September 12, 2024
Under the law, families with an income of less than roughly $120,000 were allowed to receive vouchers of up to $6,000 in a program initially designed to serve about 5,000 students a year before it increased to 15,000 students who fell within the statewide school-age population.
The Supreme Court of South Carolina has officially overturned a voucher law allowing parents to use taxpayer money to fund their children’s private school education.
According to AP News, the 3-2 ruling came down on Sept. 11, preventing using “Education Scholarship Trust Funds” to pay tuition or fees. On the other hand, parents can use them for other private expenses to benefit their children’s education, including tutoring, textbooks, and other educational resources.
Under the law, families with an income of less than roughly $120,000 were allowed to receive vouchers of up to $6,000 in a program initially designed to serve about 5,000 students a year before it increased to 15,000 students who fell within the statewide school-age population.
“A parent who chooses to use a scholarship to pay their child’s private school tuition is undoubtedly using public funds to provide a direct benefit to the private school,” wrote Justice Gary Hill in his first major opinion with the state’s highest court.
“Our General Assembly knew how to draft an amendment to present to the people that would allow public funding for private schools, but it did not,” Hill wrote of the lawmakers responsible for amending the South Carolina constitution in 1972 to guarantee the right to free public education for all children.
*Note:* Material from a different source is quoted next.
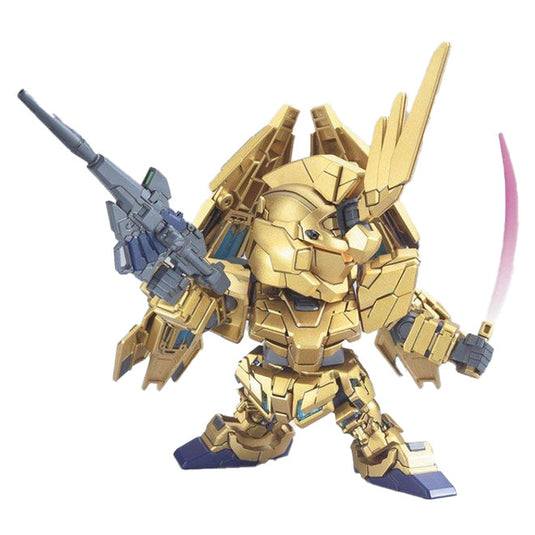 Gundam - BB394 UNICORN GUNDAM 03 PHENEX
The amendment occurred when South Carolina lawmakers worked for two decades to prevent Black children from attending school alongside white children, even going as far as shutting down public schools as a whole.
On the contrary, Chief Justice John Kittridge, responsible for one of the opposing votes, argued that the voucher law ruling “ignores the broad power South Carolina’s Legislature has to create policy.”
“The literary style of the majority opinion may be appealing, but its underlying rationale is anathema to the rule of law,” he wrote.
Justice Kittredge also argued that other state programs allow private money to be used to fund public education institutions, citing initiatives like the pre-kindergarten program First Steps and state lottery-funded scholarships for college to support his claims. However, Hill noted that his decision was made because the programs in question are structured differently from the trust fund-driven vouchers.
Following the ruling, Republican State Superintendent of Education Ellen Weaver vowed to work diligently to get the “Education Scholarship Trust Funds” back up and running.
“Families cried tears of joy when the scholarship funds became available for their children, and today’s Supreme Court ruling brings those same families tears of devastation,” wrote Weaver in a statement.
Supporters of the “Education Scholarship Trust Funds” law will be allowed to appeal the highest court’s decision, and lawmakers have the option to place a constitutional amendment before voters to eliminate the constitutional provision in 2025 and beyond. The latter option has always been available. However, they hesitated to do so out of fear that a majority vote would be impossible.
South Carolina Gov. Henry McMaster (R) noted that the ruling “may have devastating consequences for thousands of low-income families ” and asserted that the state would ask the Supreme Court to reassess its latest ruling.